§ Document excerpt:
Jump to content
IGNORED

Sharp x68000 : juggernaut of 1987


Nebulon

Recommended Posts

As a hard-core Amiga user, it pains me to admit this...

 

After taking a good long look at the games on 1987's Sharp x68000 home computer, it's pretty obvious that this machine is the superior gaming platform. It's pretty insane actually. Aside from the diskette drives and the audio, this thing beats the stuffing out of the OCS Amiga machines (albeit it was released two years after the original Amiga 1000).

 

http://gaming.wikia.com/wiki/Sharp_X68000 (I see Hudson was in on the design of this one's GPU).

 

Can anyone suggest favorite games for this machine?

 

So far, I'm pretty impressed with:

 

SION IV

Daimakaimura

Phalanx

Silsteel

Xadlak

 

And then there are the solid arcade ports of:

Final Fight

Alien Syndrome

Salamander

Bosconian

Puyo Puyo

Bubble Bobble

Frogger

Dig Dug

Rally-X

Space Harrier

Xevious

Star Force

 

Link to comment
Share on other sites

I love my Amiga too - got a 1200 in my collection - but the X68000 is just a fun machine. There are great arcade ports, a good amount of which near-perfect, there are games with improvements over other ports, and the music is awesome in a good amount of games.

 

For reccomendations, here's my little list

 

Downtown Nekketsu Monogatari (River City Ransom) - I like the NES/PC Engine versions of this game, and the X68000 one is another good one. There's more color, and more stuff to the game like a bigger world.

 

Akumajo Dracula (Castlevania) - It's a sweet game, it's perfectly playable with no japanese knowledge, the soundtrack with MIDI or the FM is great, and I find it a bit more enjoyable than the NES version because of all this.

 

Cameltry - This game is fairly simple, you try to navigate a marble through a maze which you turn. It's all gravity/physics-based and a fun enough game. If you check out the tracker, you'll see that I'm always tacking some more time onto it because I like to beat my own times.

 

The Ys Games - Well, these are always fun games in my opinion, as Ys is a RPG series that I enjoy. The X68000 Ys games have good music to 'em and all that, which is a bonus to the games.

 

Apart from those, you have a good list of good ones. Daimakaimura is always awesome - I love the soundtrack and it plays great, SION IV is fun, but I've only ever got it to run on my X68030, never tried too hard on my XVI-HD.

 

Also, a tip that you probably know if you've read around, the power supplies in the X68Ks like to fail a good bit. I went through two to get a good one on my X68030, and the XVI-HD had a working one with it. You can mod an ATX PSU into the thing, but I never tried. It's a fun computer, and if you can get one for a good price (epay probably won't work, you may need to look into Yahoo Auctions JP) then have a blast with it. If you can't find one but want to try an emu if those are OK, WinX68K High Speed is the only one that I've messed with and it works good enough. Have fun with the computer, and explore the library - it's a computer that I love, probably the Japanese computer that gets the most use out of me behind the X1 Twin or PC-98, and should be pretty cool to you.

§ Given information:
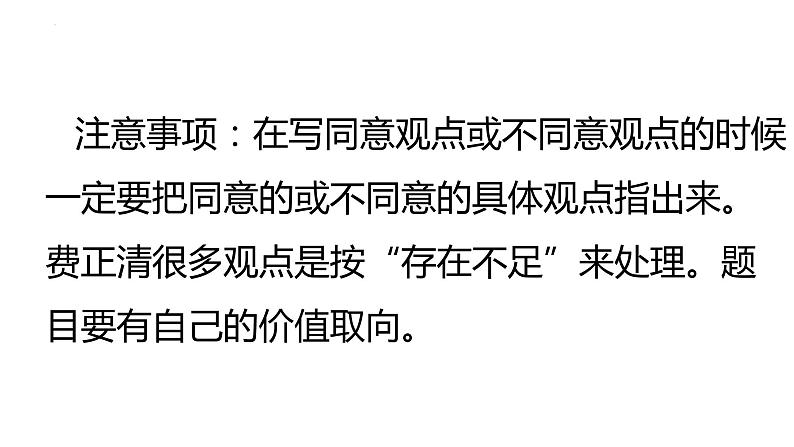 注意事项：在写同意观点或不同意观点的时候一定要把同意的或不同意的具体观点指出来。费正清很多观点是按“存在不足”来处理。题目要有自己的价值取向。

...

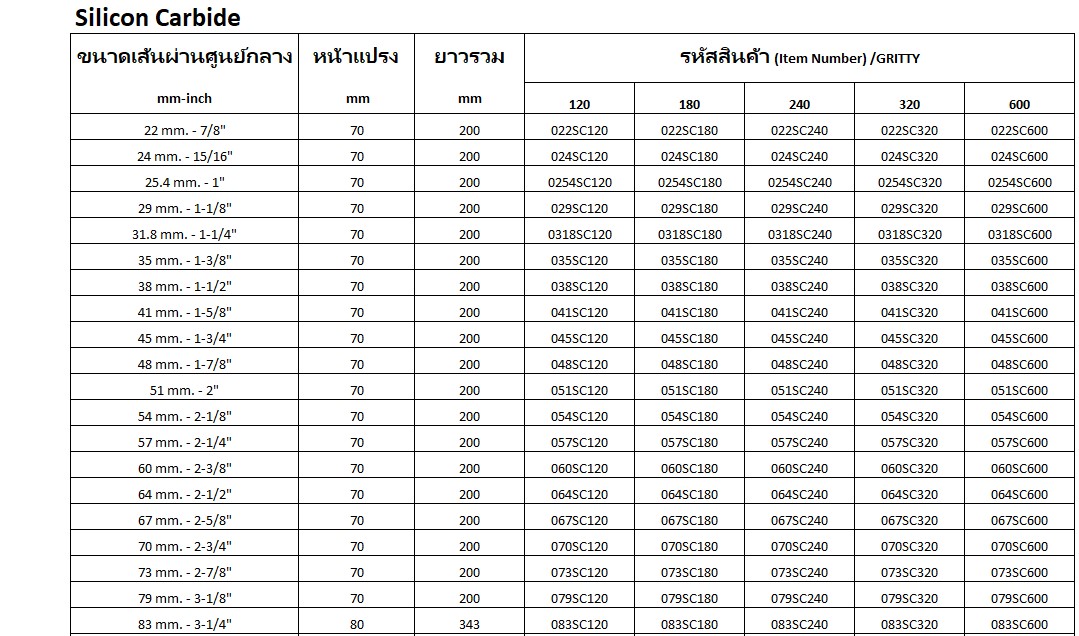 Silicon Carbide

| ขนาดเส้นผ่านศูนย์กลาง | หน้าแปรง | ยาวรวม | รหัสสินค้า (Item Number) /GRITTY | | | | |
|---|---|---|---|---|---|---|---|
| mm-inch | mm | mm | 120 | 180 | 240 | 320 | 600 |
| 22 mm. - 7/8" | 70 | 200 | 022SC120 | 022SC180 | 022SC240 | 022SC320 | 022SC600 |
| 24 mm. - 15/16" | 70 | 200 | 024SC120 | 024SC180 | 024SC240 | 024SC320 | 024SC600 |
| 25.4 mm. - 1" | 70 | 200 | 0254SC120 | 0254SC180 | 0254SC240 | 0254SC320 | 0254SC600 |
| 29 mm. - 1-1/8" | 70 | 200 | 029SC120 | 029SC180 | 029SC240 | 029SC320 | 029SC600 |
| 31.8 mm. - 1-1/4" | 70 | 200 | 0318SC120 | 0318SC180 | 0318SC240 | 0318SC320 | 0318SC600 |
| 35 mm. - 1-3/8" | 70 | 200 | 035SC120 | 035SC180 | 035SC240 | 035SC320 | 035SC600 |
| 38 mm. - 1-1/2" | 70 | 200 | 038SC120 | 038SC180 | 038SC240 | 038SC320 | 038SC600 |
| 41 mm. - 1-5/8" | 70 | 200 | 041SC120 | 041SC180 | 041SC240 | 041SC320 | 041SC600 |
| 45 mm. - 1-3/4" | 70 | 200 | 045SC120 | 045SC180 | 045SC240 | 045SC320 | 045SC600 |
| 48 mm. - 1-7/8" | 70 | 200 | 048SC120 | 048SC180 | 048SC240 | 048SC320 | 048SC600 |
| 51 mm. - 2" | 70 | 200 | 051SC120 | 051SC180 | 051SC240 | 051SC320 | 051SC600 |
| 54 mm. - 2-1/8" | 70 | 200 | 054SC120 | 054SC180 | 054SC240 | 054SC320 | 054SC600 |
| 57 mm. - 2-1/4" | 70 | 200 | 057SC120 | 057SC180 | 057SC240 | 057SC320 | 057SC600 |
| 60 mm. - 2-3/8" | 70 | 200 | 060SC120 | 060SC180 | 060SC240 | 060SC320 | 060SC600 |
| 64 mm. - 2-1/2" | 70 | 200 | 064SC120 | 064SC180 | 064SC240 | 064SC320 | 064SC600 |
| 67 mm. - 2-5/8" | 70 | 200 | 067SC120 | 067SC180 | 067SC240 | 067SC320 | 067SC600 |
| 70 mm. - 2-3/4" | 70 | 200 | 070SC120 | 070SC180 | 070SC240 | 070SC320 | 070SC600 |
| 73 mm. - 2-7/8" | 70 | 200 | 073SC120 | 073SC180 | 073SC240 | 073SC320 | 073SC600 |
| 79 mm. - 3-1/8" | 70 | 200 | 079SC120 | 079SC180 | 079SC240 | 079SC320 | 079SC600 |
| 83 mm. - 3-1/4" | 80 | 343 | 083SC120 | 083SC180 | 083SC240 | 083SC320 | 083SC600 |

§ Your instructions:
Carry on the forum thread about the Sharp X68000 from the point where it stops. The records are separate material and have no connection to the forum thread about the Sharp X68000.

§ Response to this task:
Edited by BurritoBeans
  • Like 1
Link to comment
Share on other sites

The first X68000 was launched at 369,000 yen which roughly equalled 3000 USD in 1987.

http://www.giantbomb.com/sharp-x68000/3045-95/

 

The Amiga 500 was planned to launch at 595.95 USD but it turned out to initally cost 699 USD in 1987. The Amiga 2000 cost 1495 USD, also in 1987.

 

So you could've afforded four Amiga 500's or two Amiga 2000's for the price of one X68000. I'm sure the Sharp dropped in price, in particular as newer models arrived, but so did the Amiga (and Atari ST).

 

The X68000 is a cool gaming machine that still is expensive, but one shouldn't mix apples with oranges. Just consider how many gamers in 1987 that even had 1500 USD to spend on a single machine, and that would've bought you half a Sharp...

Edited by carlsson
  • Like 4
Link to comment
Share on other sites

Generally, Japan seems to have had many expensive systems. The NEC PC-98 was launched in 1982 at 298,000 yen ~= 1400 USD (which might be on par with what IBM PC cost, I haven't checked in detail), and the FM Towns was launched in February 1989 at 400,000 yen ~= more than 3000 USD.

 

Even the Fujitsu FM-7 cost 126,000 yen ~= 500 USD in November 1982, and as far as I understand that was a computer more in line with the CoCo series for capacity. Of course the Commodore 64 launched somewhere in the fall of 1982 around 595 USD too, and dropped in price by the summer of 1983.

 

It is truly upside down from Europe, where computers tended to be cheap but underpowered. Generally it is said that the American market was more willing to spend big bucks on quality, but in comparison the Japanese seem to have been even better equipped. Of course the lower end Japanese market was covered by Famicom, MSX, possibly SC-3000, FM-7, Sharp MZ series and X1 (which I didn't find a note about launch price for).

Link to comment
Share on other sites

I like the X68000 quite a bit. It seems to be a lottery though on whether or not the games work. I've received quite a few that were dead. Been lucky enough to get my money back on them though with no questions asked.

 

It's amazing how much is in English but when they aren't I have no idea what to do. I have a fatal fury game and it gives me a message in Japanese and I haven't been able to figure out how to play it so that one has been on the back burner for a while.

Link to comment
Share on other sites

Any x68000 users out there looking for a super-groovy controller?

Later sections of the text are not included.